Prepared By: Mattea Welch, Benjamin Grant, and Christopher Deutschman

In Consultation With: Clare McElcheran, Adam Badzynski, Jennifer A.H. Bell, Andrew Hope, Robert C. Grant, Tran Truong, Kelly Lane, Patti Leake, Divya Sharma, Ian Stedman, Laleh Seyyed-Kalantari, Mike Lovas, Jeremy Petch, Benjamin Haibe-Kains, and James A. Anderson

AI Deployment Framework Flowchart

Motivation/Background

The next healthcare era hinges on artificial intelligence (AI) advancements, leveraging vast clinical, imaging and operational data to streamline and augment existing processes. However, the data that is used to train AI solutions is biased due to the inequities that characterize our society (e.g. the social determinants of health), our health, and healthcare in particular. Therefore, there is a risk that AI will exacerbate health inequity by recapitulating and magnifying biases in healthcare data5–7, thereby undermining clinicians’ ability to provide safe and compassionate care.

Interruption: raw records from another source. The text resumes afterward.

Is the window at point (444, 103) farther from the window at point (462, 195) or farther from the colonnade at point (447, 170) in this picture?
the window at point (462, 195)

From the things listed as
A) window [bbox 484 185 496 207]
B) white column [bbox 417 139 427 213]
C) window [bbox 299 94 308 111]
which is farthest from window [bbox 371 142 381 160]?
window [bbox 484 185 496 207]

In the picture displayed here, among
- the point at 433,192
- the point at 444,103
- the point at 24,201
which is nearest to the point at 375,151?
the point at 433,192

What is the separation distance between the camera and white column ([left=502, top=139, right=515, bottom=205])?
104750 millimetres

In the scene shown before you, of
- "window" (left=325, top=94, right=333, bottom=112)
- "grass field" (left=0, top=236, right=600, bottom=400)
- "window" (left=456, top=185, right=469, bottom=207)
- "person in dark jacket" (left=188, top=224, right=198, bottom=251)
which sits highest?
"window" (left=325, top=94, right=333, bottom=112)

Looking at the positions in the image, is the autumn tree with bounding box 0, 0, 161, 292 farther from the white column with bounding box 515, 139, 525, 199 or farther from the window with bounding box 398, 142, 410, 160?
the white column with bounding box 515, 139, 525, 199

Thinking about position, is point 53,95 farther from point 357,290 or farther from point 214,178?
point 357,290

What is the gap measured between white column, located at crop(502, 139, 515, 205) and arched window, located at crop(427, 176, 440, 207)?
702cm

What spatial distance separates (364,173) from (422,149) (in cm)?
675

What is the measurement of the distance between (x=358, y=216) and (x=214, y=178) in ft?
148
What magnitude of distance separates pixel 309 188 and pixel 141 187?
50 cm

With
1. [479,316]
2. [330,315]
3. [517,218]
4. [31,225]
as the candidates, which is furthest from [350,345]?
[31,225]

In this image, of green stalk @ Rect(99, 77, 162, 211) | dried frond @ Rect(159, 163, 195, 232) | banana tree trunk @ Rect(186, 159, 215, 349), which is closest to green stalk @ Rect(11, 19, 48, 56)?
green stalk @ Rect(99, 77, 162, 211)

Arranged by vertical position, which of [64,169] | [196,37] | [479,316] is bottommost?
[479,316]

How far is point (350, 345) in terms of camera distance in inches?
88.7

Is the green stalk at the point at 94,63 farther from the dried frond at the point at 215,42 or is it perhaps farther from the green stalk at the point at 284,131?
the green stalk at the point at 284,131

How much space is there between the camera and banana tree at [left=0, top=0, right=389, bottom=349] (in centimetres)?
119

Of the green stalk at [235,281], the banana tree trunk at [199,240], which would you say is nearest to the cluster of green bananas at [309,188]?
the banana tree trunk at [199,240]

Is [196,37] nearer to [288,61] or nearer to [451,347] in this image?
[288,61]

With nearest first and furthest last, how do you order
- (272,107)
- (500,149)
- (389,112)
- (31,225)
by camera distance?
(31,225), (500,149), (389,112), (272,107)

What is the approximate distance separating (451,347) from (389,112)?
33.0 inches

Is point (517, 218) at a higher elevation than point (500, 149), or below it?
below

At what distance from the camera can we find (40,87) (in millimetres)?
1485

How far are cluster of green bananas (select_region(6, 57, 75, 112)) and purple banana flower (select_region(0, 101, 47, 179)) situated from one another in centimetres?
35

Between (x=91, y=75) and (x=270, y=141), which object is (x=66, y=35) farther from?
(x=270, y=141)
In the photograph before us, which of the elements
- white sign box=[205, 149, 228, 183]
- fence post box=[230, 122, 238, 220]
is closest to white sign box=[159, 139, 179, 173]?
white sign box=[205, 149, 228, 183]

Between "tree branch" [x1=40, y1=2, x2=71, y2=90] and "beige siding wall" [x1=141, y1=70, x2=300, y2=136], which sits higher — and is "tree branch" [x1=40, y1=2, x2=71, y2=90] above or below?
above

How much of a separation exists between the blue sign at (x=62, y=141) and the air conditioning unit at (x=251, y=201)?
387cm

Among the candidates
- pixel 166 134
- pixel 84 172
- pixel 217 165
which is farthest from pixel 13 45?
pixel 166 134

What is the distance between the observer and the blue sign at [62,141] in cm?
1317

This document outlines best practices and recommendations to 1) encourage responsible, safe, and compassionate AI development and deployment within clinics and 2) safeguard patients and care-providers from biased and inequitable AI predictions.

Document Overview

Many comprehensive frameworks have been developed to guide AI in healthcare. This document aims to present a single overarching best-practices guide based upon the synthesis of three specific frameworks: 1) HEAAL(Kim et al. 2024); 2) JustEFab(Mccradden et al. 2023); and 3) Normative Framework(McCradden et al. 2023). An appendix has also been developed to provide further details and recommendations for different steps in this guide. The appendix is meant to be updated as new approaches become validated and accepted standards.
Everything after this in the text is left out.